What is preferable — simple faith, or intellectual inquiry?
We find the psalmist contrasts the mountains with the depths, and men with beasts:
“צִדְקָתְךָ כְּהַרְרֵי-אֵל, מִשְׁפָּטֶיךָ תְּהוֹם רַבָּה; אָדָם וּבְהֵמָה תוֹשִׁיעַ ה'.” (תהילים ל"ו:ז)
“Your righteousness is like the mighty mountains, Your judgments are like the great abyss. God, You deliver man and beast.” (Ps. 36:7)
What does it mean that God delivers both “man and beast"?
The Sages in Chulin 5b gave a surprising interpretation of this phrase, ‘man and beast.’ They explained that the verse is speaking of individuals — refined, holy individuals — who unite together the best qualities of both humans and animals:
“This refers to those who are cunning in knowledge, and yet conduct themselves like beasts.”
Is this a positive trait?
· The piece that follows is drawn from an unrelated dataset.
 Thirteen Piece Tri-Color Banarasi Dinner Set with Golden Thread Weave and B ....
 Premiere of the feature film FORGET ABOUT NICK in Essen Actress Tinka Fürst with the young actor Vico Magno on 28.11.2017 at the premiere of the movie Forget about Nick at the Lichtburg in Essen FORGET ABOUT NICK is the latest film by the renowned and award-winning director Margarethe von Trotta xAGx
Why should the intelligent and astute conduct themselves like beasts?
We have two qualities that, unfortunately, tend to contradict one another. On the one hand, we have an intellectual side — our innate curiosity, our drive to investigate and understand. And we have a second side, our inner faith, a receptiveness to live life with a simple trust in God and unquestioning acceptance.
These two qualities ordinarily do not go together. Those who are firm in their faith are usually disinclined to rigorously examine and question. And those who feel driven to inquire and investigate, on the other hand, tend to have a weakened attribute of simple faith.
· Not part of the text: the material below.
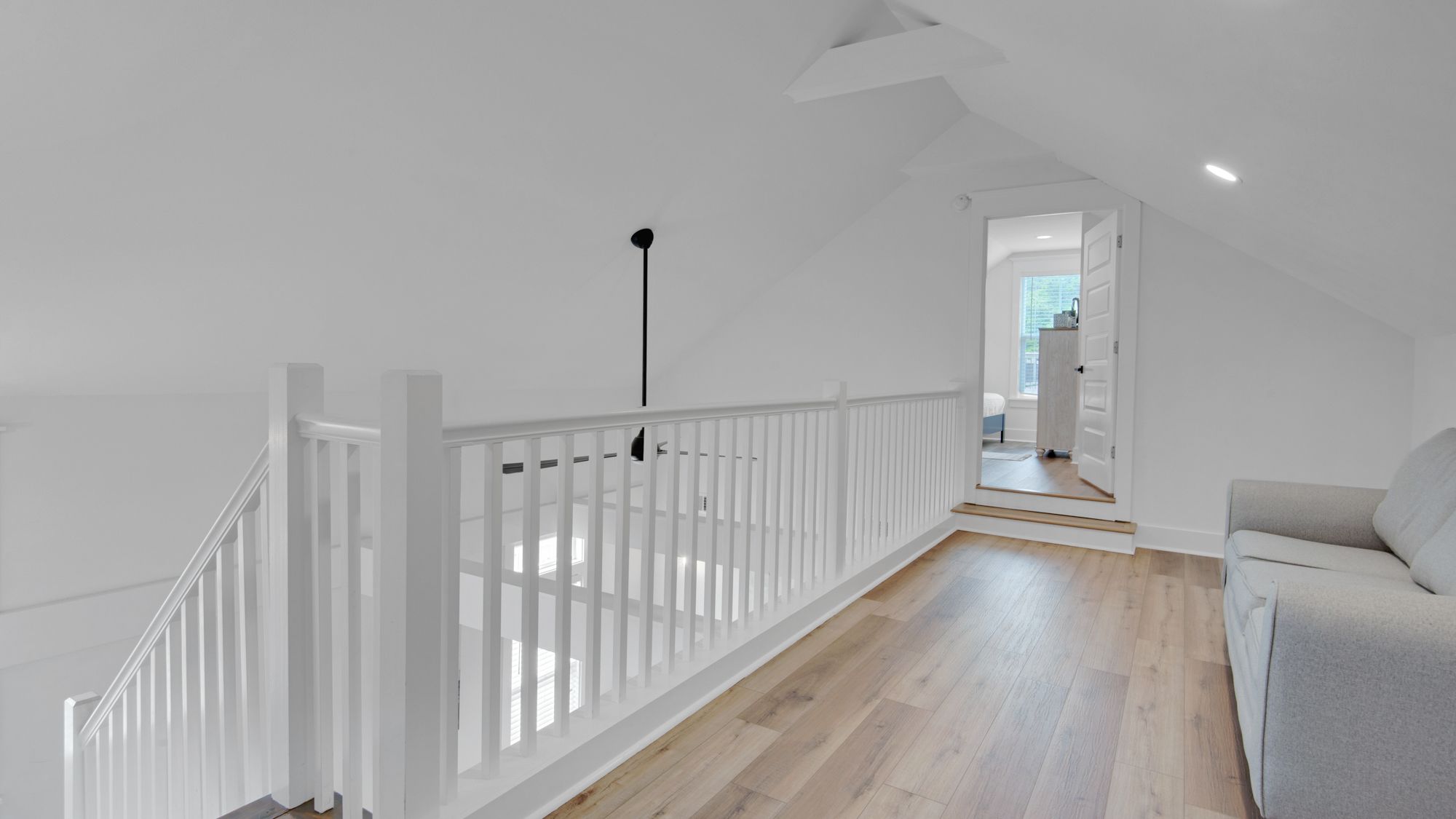 65 Brown Street 2nd Floor Landing with Sleeper Sofa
However, the preferred path is that each faculty should not impinge upon the other. Rather, each one should be fully revealed, as if it alone were the dominant trait. Our faith should be unshakeable, as if it were impossible to consider doubt and uncertainty. And our intellectual powers should be alert and fearless, as if we possessed no qualities of inner faith and trust.
Rav Kook warned against piety when it is disconnected from Torah study and inquiry. The greatest danger of such a piety is that
“Fear of sin is replaced by fear of thinking. When a person begins to be afraid to think, he progressively drowns in the morass of ignorance, which robs the light of one’s soul, enervates one’s strength, and cast a pall over one’s spirit.” (Orot HaKodesh vol. III, p. 26).
This then is the lofty level that the Sages described, of holy individuals who are “cunning in their knowledge” — intellectually independent, willing to examine any subject. Yet they do not abandon their simple faith. In their practical lives, they “conduct themselves like beasts.” They serve God with the pure service of a loyal servant who fulfills his master’s wishes without question.
Perhaps this is the connection to the beginning of the verse. God’s tzedakah is like the mighty mountains — the lofty peaks of knowledge that we scale in our relentless efforts to understand. But Divine mishpat reaches all the way down to the great depths, to the depths of our basic inner nature. We should utilize our intellectual gifts to acquire holy character traits, so that our very nature will lead us to paths of goodness and integrity. In this way we become similar to the beasts, who live their lives according to instinctive nature. “You deliver man and beast.”